> **To do**:
1. In the Marc Dorcel article, write out the passage starting at "In the 1990s, Marc" and ending at "and Yasmine Lafitte.", substituting "exclusive agreements" for "exclusivity contracts".
2. Translate this sentence from the Marc Dorcel article into French: "On 1 March 2006, Dorcel launched Dorcel TV, a cable and satellite service broadcasting adult films."
3. Pick up the Marc Dorcel article after its final line and keep writing it.

- Born: Marcel Herskovitz 27 March 1934 (age 92)
- Occupations: Producer, director and founder of Video Marc Dorcel
- Years active: 1965–present
- Children: 1

= Marc Dorcel =

French producer and director of pornographic films

Marc Dorcel (/fr/; born in March 1934 as Marcel Herskovitz) is a French-Hungarian producer of adult erotic films who founded the company Video Marc Dorcel (or simply Marc Dorcel). Besides producing films by himself, he also produces films in partnership with people like Michel Ricaud, Cyril Randuineau, Marc Ange and Julo Kaiel. Dorcel is known for the long-running Pornochic film series. Dorcel was inducted into the AVN Hall of Fame in 2015.

In the 1990s, Marc Dorcel became the first French porn producer to employ actresses under exclusivity contracts. Dorcel's first brand ambassador, in the late 1990s, was Laure Sainclair, followed by other female performers such as Mélanie Coste and Yasmine Lafitte.

==3D/360° films==
Dorcel is a pioneer in producing 3D/360° films.

==Distribution deals==
The company's films are distributed in the U.S. by Wicked Pictures.

On 1 March 2006, Dorcel launched Dorcel TV, a cable and satellite service broadcasting adult films. Dorcel TV is also available online. Video Marc Dorcel has also expanded to include a range of gay erotic content.

In August 2008, Private Media Group announced it has established an alliance with Video Marc Dorcel to collaborate in the home video market. The collaboration starts with a three-year DVD distribution agreement for France and going forward it is expected that Private and Marc Dorcel will explore additional opportunities in other territories. It is also expected that Private and Marc Dorcel will join forces on distribution platforms including Internet and IPTV/VOD in both France and across the EU.

The studio's content is also available online through archos.com.

In October 2017, Marc Dorcel has partnered with Canada's Vanessa Media to launch a TV channel and VOD service in Canada in French and English language.

==Awards==
Video Marc Dorcel has been nominated for AVN Awards on many occasions. The following is a selection of some of the major adult erotic awards won by Dorcel personally or by his company:

- 1995 AVN Award – Best American Release in Europe (The Hot Video Award) for Le Parfum de Mathilde
- 1995 Hot d'Or Award – Best European Director (Citizen Shane)

> **Source excerpt**:
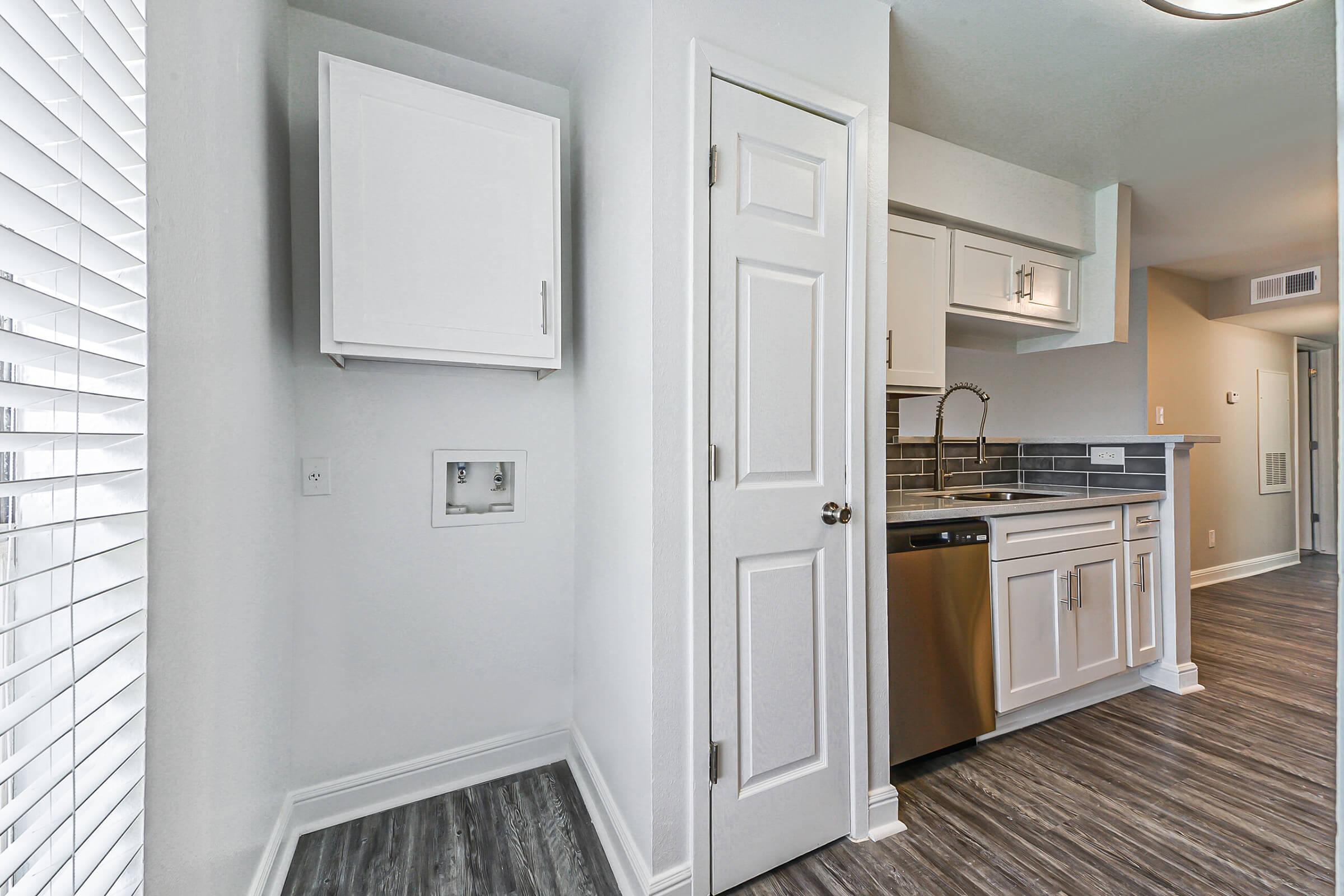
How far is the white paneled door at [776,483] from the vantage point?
1456mm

> **Response list**:
1.
In the 1990s, Marc Dorcel became the first French porn producer to employ actresses under exclusive agreements. Dorcel's first brand ambassador, in the late 1990s, was Laure Sainclair, followed by other female performers such as Mélanie Coste and Yasmine Lafitte.

2. Le 1er mars 2006, Dorcel a lancé Dorcel TV, un service par câble et par satellite diffusant des films pour adultes.

3.
- 1996 Hot d'Or Awards – Best European Director, Best European Film and Best Remake or Adaptation, all for La Princesse et La Pute – The Princess and The Whore)
- 1998 AVN Award – Best American Release in Europe (The Hot Video Award) for President by Day, Hooker by Night
- 1998 Hot d'Or d'Honneur for special achievements in the European adult industry
- 1999 AVN Award – Best American Release in Europe (The Hot Video Award) for Drop Sex: Wipe The Floor
- 1999 Hot d'Or Award – Best European Movie (L'enjeu du desir)
- 2001 AVN Award – Best American Release in Europe (The Hot Video Award) for Tell Me What You Want
- 2001 Venus Award – French National Prize
- 2001 FICEB Ninfa Award – Lifetime Achievement Award
- 2002 AVN Award – Best American Release in Europe (The Hot Video Award) for Dark Angels
- 2008 Eroticline Award – Special Award for Outstanding Achievements
- 2009 Hot d'Or Award – Best French Film (Ritual – Marc Dorcel/Wicked Pictures)
- 2011 XBIZ Award – European Studio of the Year
- 2012 XBIZ Award – European Studio of the Year
- 2012 XBIZ Award – European Feature Release of the Year (Les Filles de la Campagne)
- 2013 XBIZ Award – Parody Release of the Year, Drama (Inglorious Bitches)
- 2013 XBIZ Award – European Studio of the Year
- 2013 XBIZ Award – European Feature Release of the Year (Inglorious Bitches)
- 2014 XBIZ Award – European Studio of the Year
- 2014 XBIZ Award – Specialty Release of the Year
- 2014 XBIZ Award – European Feature Release of the Year (Claire Castel, The Chambermaid)
- 2014 AVN Award – Best Foreign Feature (L’Innocente)
- 2015 XBIZ Award – European Studio of the Year
- 2015 XBIZ Award – European Feature Release of the Year (Russian Institute: Lesson 19: Holidays at My Parents)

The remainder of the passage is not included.